Самым главным отличием зарубежного исламского образования является отсутствие веками выработанного опыта мирного сосуществования с иноконфессиональными народами (и конкретно – христианскими) при доминировании последних. В случае с татарами, будучи численно меньше и проживая несколько столетий совместно с православными народами (и в первую очередь, с русскими), то удалось выработать уникальную межрелигиозную практику мирного развития. Это наложило свое отражение и на восприятии России как своего государства, готовность служить в ее армии и даже участвовать в войнах со своими единоверцами в составе войск своей страны (многочисленные российско-турецкие и кавказские войны тому прямое доказательство).
Патриотизм наложил отпечаток и на религиозное образование российских мусульман внутри страны.
Однако за рубежом, в той же Саудовской Аравии, где даже шиитов, которые как никак мусульмане, подвергают дискриминации, в системе образования как раз закладывают салафитские ценности, в основе которых лежит неприятие мирного сосуществования с иноверцами. К слову сказать, официально христианство в Саудовской Аравии запрещено, его исповедование карается смертной казнью.
По возвращению выпускник саудовского университета видит картину, когда в Казани русские и татары вместе мирно сосуществуют, нередко вступают в браки между собой (процент русско-татарских семей составляет 25%), могут друг друга не только поздравлять с религиозными праздниками, но даже участвовать в торжествах и угощениях по их случаю и др., что разрушает ценностную картину мира выпускника арабского вуза, которому внушали до этого на протяжении его обучения ту мысль, что любой непрактикующий мусульманин – кяфер, а в Татарстане он видит ситуацию, когда не то, что большой процент светских мусульман, но даже то, что для него является немыслимым явлением, неукладывающимся в сформированную за рубежом мировоззренческую картину: мусульмане совершенно нормально сосуществуют с христианами, дружат, создают семьи и др. В итоге ваххабит стремится к тому, чтобы изменить подобную традицию, объявляя ее «бидгатом» (нововведением).

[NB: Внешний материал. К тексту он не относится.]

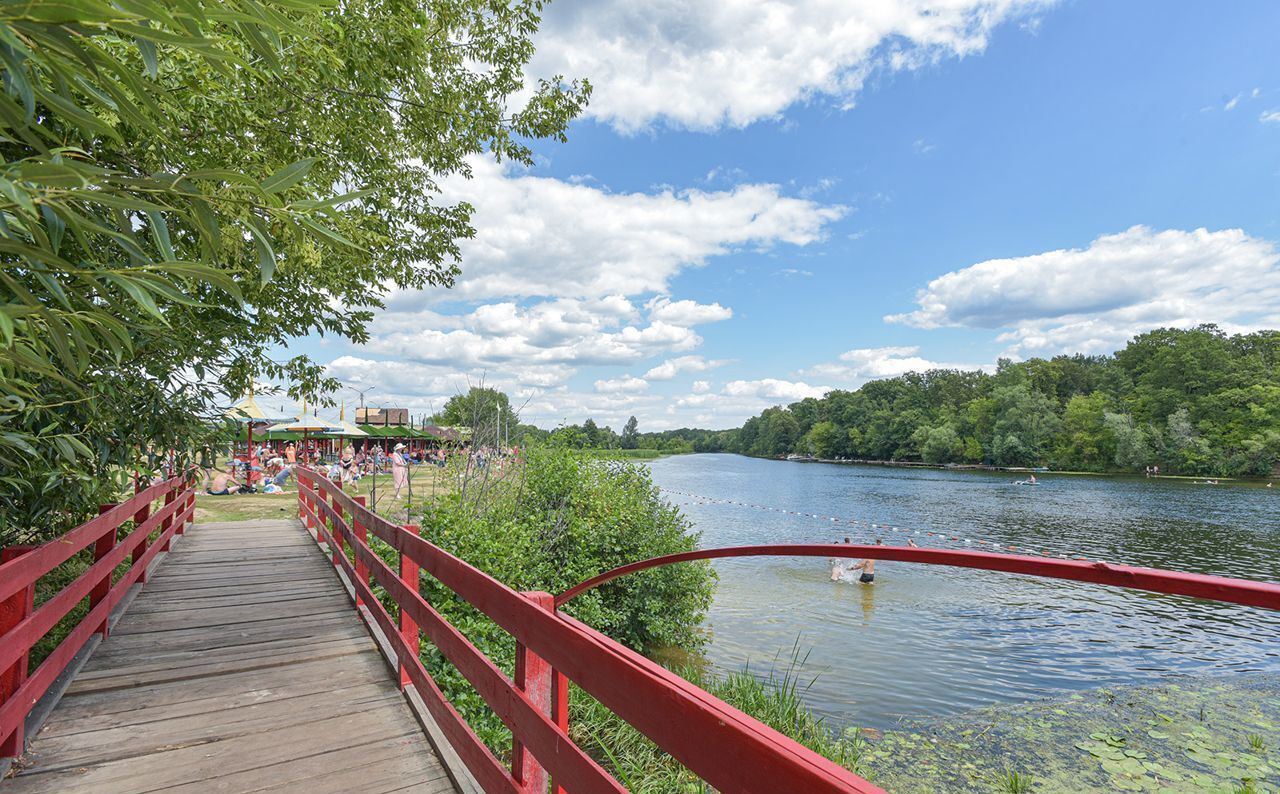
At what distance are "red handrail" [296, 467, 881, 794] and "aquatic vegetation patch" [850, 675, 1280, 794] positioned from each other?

После вступления на работу имамом мечети в Татарстане, он начинает через проповеди проводить эту мысль, отдаляя еще больше мусульман от христиан, выстраивая между ними мировоззренческую стену разделения, разжигая ненависть и чувство превосходства над всеми остальными, включая и мусульман-традиционалистов. Наличие имама с ваххабитскими убеждениями и уж тем более мухтасиба (главного имама города или сельского района, обладающего административной властью среди всего остального духовенства) позволяет распространять подобные ценностные установки на большую аудиторию, обосновывать своим должностным статусом легитимизацию ваххабизма в глазах своей паствы, объявляя ваххабизм «истинным» или «чистым» исламом, а традиционный ислам – «бидгатом» (нововведением), чуждым исламу.

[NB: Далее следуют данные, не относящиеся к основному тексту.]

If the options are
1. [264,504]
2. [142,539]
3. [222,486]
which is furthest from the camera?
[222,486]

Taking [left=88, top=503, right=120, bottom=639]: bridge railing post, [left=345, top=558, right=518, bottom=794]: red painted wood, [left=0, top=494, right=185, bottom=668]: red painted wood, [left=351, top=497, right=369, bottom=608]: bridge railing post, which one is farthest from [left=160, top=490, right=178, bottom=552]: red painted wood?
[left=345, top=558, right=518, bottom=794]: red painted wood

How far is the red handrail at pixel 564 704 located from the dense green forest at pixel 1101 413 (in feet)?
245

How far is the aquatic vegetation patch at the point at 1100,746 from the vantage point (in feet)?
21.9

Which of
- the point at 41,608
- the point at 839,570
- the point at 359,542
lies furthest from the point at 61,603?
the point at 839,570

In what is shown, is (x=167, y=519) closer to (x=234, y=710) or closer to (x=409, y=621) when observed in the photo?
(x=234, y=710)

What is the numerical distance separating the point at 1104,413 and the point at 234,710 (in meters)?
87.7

К тому же государственные органы вынуждены считаться с таким имамом или мухтасибом, поскольку он занимает теперь руководящую роль низового или среднего, а порой и высшего, звена в системе Духовного управления мусульман Татарстана.
Поскольку в советское время мусульмане могли получать религиозное образование в бухарском медресе «Мир Араб» и Ташкентском исламском институте, то у татарского духовенства старшего поколения образование, которое принято называть «бухарским», от.